TEXT
/ 15 January 2009

SA economic confidence flat — rates, growth to fall

South African economic confidence has edged up to a 20-month high, suggesting improved conditions towards the end of 2009 as inflation eases and interest rates fall.

But the December Reuters Econometer released on Thursday showed economic growth will slow sharply this year, stung by constrained household spending and weak international activity, before recovering somewhat in 2010.

The Econometer survey of 18 economists, a confidence measure of six-weighted indicators that looks at conditions a year ahead, stood at 260,86 in December — its highest level since April 2007 — compared to 260,65 in November.

The gauge has risen for seven consecutive months since hitting a five-and-a-half year low in May 2008.

Interest rates in Africa’s biggest economy are seen falling sharply this year as inflation eases back into the central bank’s 3% to 6% target range, and economic growth slows.

Consumers are battling to cope with the five percentage point total rate hikes made during the two years to June 2008 and the economy is being more affected by a global slowdown than had been expected.

The Reserve Bank began unwinding the rate increases in December, with a 50 basis point cut in the repo rate to 11,5%. Markets expect another, possibly more aggressive, move in February.

Economists polled forecast the repo rate will end the year at a mean 8,65%, suggesting about three percentage points in relief in 2009. This was down on the 9,21% average in the November survey.

”I think, first of all, we are running behind the global curve … I am hoping that the revised, re-weighted and re-based inflation will be the catalyst to trim rates by one percentage point next month,” Brait economist Colen Garrow said.

”The big impact is not so much inflation, which will take care of itself, but economic growth.”

EXERCISE AIM
Answer these questions using the article on South African economic confidence:
1. What level did the Econometer reach in December?
2. To what level did the Reserve Bank cut the repo rate in December?
3. At what mean level do the polled economists forecast the repo rate will end the year?
The records come from a separate source, unrelated to the article.

Records from a data collection
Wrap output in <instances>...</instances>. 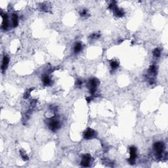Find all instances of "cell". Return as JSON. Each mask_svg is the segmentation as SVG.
<instances>
[{
  "mask_svg": "<svg viewBox=\"0 0 168 168\" xmlns=\"http://www.w3.org/2000/svg\"><path fill=\"white\" fill-rule=\"evenodd\" d=\"M164 149H165V145L164 143L162 141L156 142L154 144V149L156 153V156L158 158H161L162 157V155L164 152Z\"/></svg>",
  "mask_w": 168,
  "mask_h": 168,
  "instance_id": "6da1fadb",
  "label": "cell"
},
{
  "mask_svg": "<svg viewBox=\"0 0 168 168\" xmlns=\"http://www.w3.org/2000/svg\"><path fill=\"white\" fill-rule=\"evenodd\" d=\"M130 157L128 159V162L130 164H134L135 162L136 157H137V149L135 146H132L130 147Z\"/></svg>",
  "mask_w": 168,
  "mask_h": 168,
  "instance_id": "7a4b0ae2",
  "label": "cell"
},
{
  "mask_svg": "<svg viewBox=\"0 0 168 168\" xmlns=\"http://www.w3.org/2000/svg\"><path fill=\"white\" fill-rule=\"evenodd\" d=\"M98 81L95 78H92L89 80V91L92 95H93L96 91L97 89V87L98 85Z\"/></svg>",
  "mask_w": 168,
  "mask_h": 168,
  "instance_id": "3957f363",
  "label": "cell"
},
{
  "mask_svg": "<svg viewBox=\"0 0 168 168\" xmlns=\"http://www.w3.org/2000/svg\"><path fill=\"white\" fill-rule=\"evenodd\" d=\"M97 134L94 130H93L91 128H88L83 133V138L85 139H91L95 137Z\"/></svg>",
  "mask_w": 168,
  "mask_h": 168,
  "instance_id": "277c9868",
  "label": "cell"
},
{
  "mask_svg": "<svg viewBox=\"0 0 168 168\" xmlns=\"http://www.w3.org/2000/svg\"><path fill=\"white\" fill-rule=\"evenodd\" d=\"M91 156L88 154L83 155L82 157V162H81V165L83 167H89L91 163Z\"/></svg>",
  "mask_w": 168,
  "mask_h": 168,
  "instance_id": "5b68a950",
  "label": "cell"
},
{
  "mask_svg": "<svg viewBox=\"0 0 168 168\" xmlns=\"http://www.w3.org/2000/svg\"><path fill=\"white\" fill-rule=\"evenodd\" d=\"M49 128H50L52 131H56V130H57L58 128L60 127L59 122H58V120H55V119L51 120V122H49Z\"/></svg>",
  "mask_w": 168,
  "mask_h": 168,
  "instance_id": "8992f818",
  "label": "cell"
},
{
  "mask_svg": "<svg viewBox=\"0 0 168 168\" xmlns=\"http://www.w3.org/2000/svg\"><path fill=\"white\" fill-rule=\"evenodd\" d=\"M2 17L3 18V22H2V28L3 30H7L9 27V20H8V15L5 13H2L1 14Z\"/></svg>",
  "mask_w": 168,
  "mask_h": 168,
  "instance_id": "52a82bcc",
  "label": "cell"
},
{
  "mask_svg": "<svg viewBox=\"0 0 168 168\" xmlns=\"http://www.w3.org/2000/svg\"><path fill=\"white\" fill-rule=\"evenodd\" d=\"M114 10V15H116L117 17H121V16H123L124 15V11L122 9H120V8L117 7L116 6V5H115L114 7L112 9Z\"/></svg>",
  "mask_w": 168,
  "mask_h": 168,
  "instance_id": "ba28073f",
  "label": "cell"
},
{
  "mask_svg": "<svg viewBox=\"0 0 168 168\" xmlns=\"http://www.w3.org/2000/svg\"><path fill=\"white\" fill-rule=\"evenodd\" d=\"M9 58L8 56L7 55H5L3 57V61H2V71L4 72L5 70V69L7 68L8 64H9Z\"/></svg>",
  "mask_w": 168,
  "mask_h": 168,
  "instance_id": "9c48e42d",
  "label": "cell"
},
{
  "mask_svg": "<svg viewBox=\"0 0 168 168\" xmlns=\"http://www.w3.org/2000/svg\"><path fill=\"white\" fill-rule=\"evenodd\" d=\"M12 23L13 27H16L18 24V17L17 14L13 13L12 15Z\"/></svg>",
  "mask_w": 168,
  "mask_h": 168,
  "instance_id": "30bf717a",
  "label": "cell"
},
{
  "mask_svg": "<svg viewBox=\"0 0 168 168\" xmlns=\"http://www.w3.org/2000/svg\"><path fill=\"white\" fill-rule=\"evenodd\" d=\"M43 82L45 85H49L51 84V80L48 76H44L43 77Z\"/></svg>",
  "mask_w": 168,
  "mask_h": 168,
  "instance_id": "8fae6325",
  "label": "cell"
},
{
  "mask_svg": "<svg viewBox=\"0 0 168 168\" xmlns=\"http://www.w3.org/2000/svg\"><path fill=\"white\" fill-rule=\"evenodd\" d=\"M82 49V45L80 43H76V45L74 46V52L76 53H77L80 52V51Z\"/></svg>",
  "mask_w": 168,
  "mask_h": 168,
  "instance_id": "7c38bea8",
  "label": "cell"
},
{
  "mask_svg": "<svg viewBox=\"0 0 168 168\" xmlns=\"http://www.w3.org/2000/svg\"><path fill=\"white\" fill-rule=\"evenodd\" d=\"M110 66H111L112 69H116L117 67L119 66V63L116 60H114V61H112L110 62Z\"/></svg>",
  "mask_w": 168,
  "mask_h": 168,
  "instance_id": "4fadbf2b",
  "label": "cell"
},
{
  "mask_svg": "<svg viewBox=\"0 0 168 168\" xmlns=\"http://www.w3.org/2000/svg\"><path fill=\"white\" fill-rule=\"evenodd\" d=\"M160 55H161L160 50L158 48H156V49L153 51V55L155 57H156V58L159 57L160 56Z\"/></svg>",
  "mask_w": 168,
  "mask_h": 168,
  "instance_id": "5bb4252c",
  "label": "cell"
},
{
  "mask_svg": "<svg viewBox=\"0 0 168 168\" xmlns=\"http://www.w3.org/2000/svg\"><path fill=\"white\" fill-rule=\"evenodd\" d=\"M21 156H22V158L24 160L26 161L28 160V156H27L26 154L23 153V152H21Z\"/></svg>",
  "mask_w": 168,
  "mask_h": 168,
  "instance_id": "9a60e30c",
  "label": "cell"
},
{
  "mask_svg": "<svg viewBox=\"0 0 168 168\" xmlns=\"http://www.w3.org/2000/svg\"><path fill=\"white\" fill-rule=\"evenodd\" d=\"M31 89H30V91H26V93H25V95H24V98H28V97L29 96H30V92H31Z\"/></svg>",
  "mask_w": 168,
  "mask_h": 168,
  "instance_id": "2e32d148",
  "label": "cell"
},
{
  "mask_svg": "<svg viewBox=\"0 0 168 168\" xmlns=\"http://www.w3.org/2000/svg\"><path fill=\"white\" fill-rule=\"evenodd\" d=\"M80 15H81V16H85V15H87V11L85 10V9L83 10V11H82V12L80 13Z\"/></svg>",
  "mask_w": 168,
  "mask_h": 168,
  "instance_id": "e0dca14e",
  "label": "cell"
},
{
  "mask_svg": "<svg viewBox=\"0 0 168 168\" xmlns=\"http://www.w3.org/2000/svg\"><path fill=\"white\" fill-rule=\"evenodd\" d=\"M77 84L79 85H81L82 84V82L81 81V80H77Z\"/></svg>",
  "mask_w": 168,
  "mask_h": 168,
  "instance_id": "ac0fdd59",
  "label": "cell"
}]
</instances>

SOLUTION TO THIS EXERCISE
1. 260,86
2. 11,5%
3. 8,65%